Other countries sharing the 14th place also with 14 medals include Hungary and New Zealand. Canada is 11th with 16 medals. The Netherlands and Kazakhstan are in 12th place.

All of these countries will try to catch up with and pass South Korea, which is now in 10th place with 17 medals. However, it will be difficult for them to reach Italy, currently in 9th place with a total of 23 medals.

A forecast by Folha shows that the countries fighting for the tenth place have chances of reaching between 20 and 22 medals. Brazil has at least two more medals guaranteed.

In that scenario Brazil would begin Friday with 15 medals as the team of Alison and Bruno Schmidt will play the beach volleyball final on Thursday night.
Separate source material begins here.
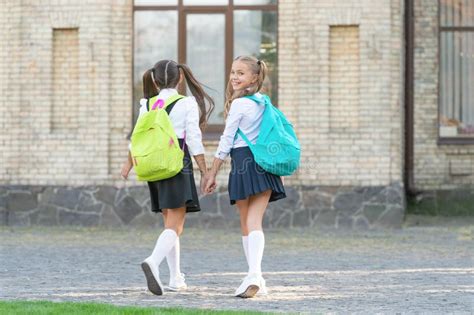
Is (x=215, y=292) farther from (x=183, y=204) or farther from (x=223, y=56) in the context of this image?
(x=223, y=56)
The other medal guaranteed will come from men's soccer, also playing the final.

By Sunday, August 21, Brazilians will place their biggest hopes on the speed rowing competitions (the team is comprised of Isaquias Queiroz and Erlon de Souza), women's soccer playing for the bronze medal, men's volleyball playing the semifinals and Érica Sena competing in the 20-kilometer race walking.

Yane Marques, who won the bronze medal in the London 2012 Olympics, also has good chances in modern pentathlon.

Before the beginning of the Olympic Games, COB's executive director of sports, Marcus Vinícius Freire, said that Brazil had good enough athletes to "fight for 22 to 29 medals."

On Thursday, August 18, he told Folha that the original goal of finishing in the top ten "is still on." "The mathematical chances still exist, as I have been saying since 2009," said Freire.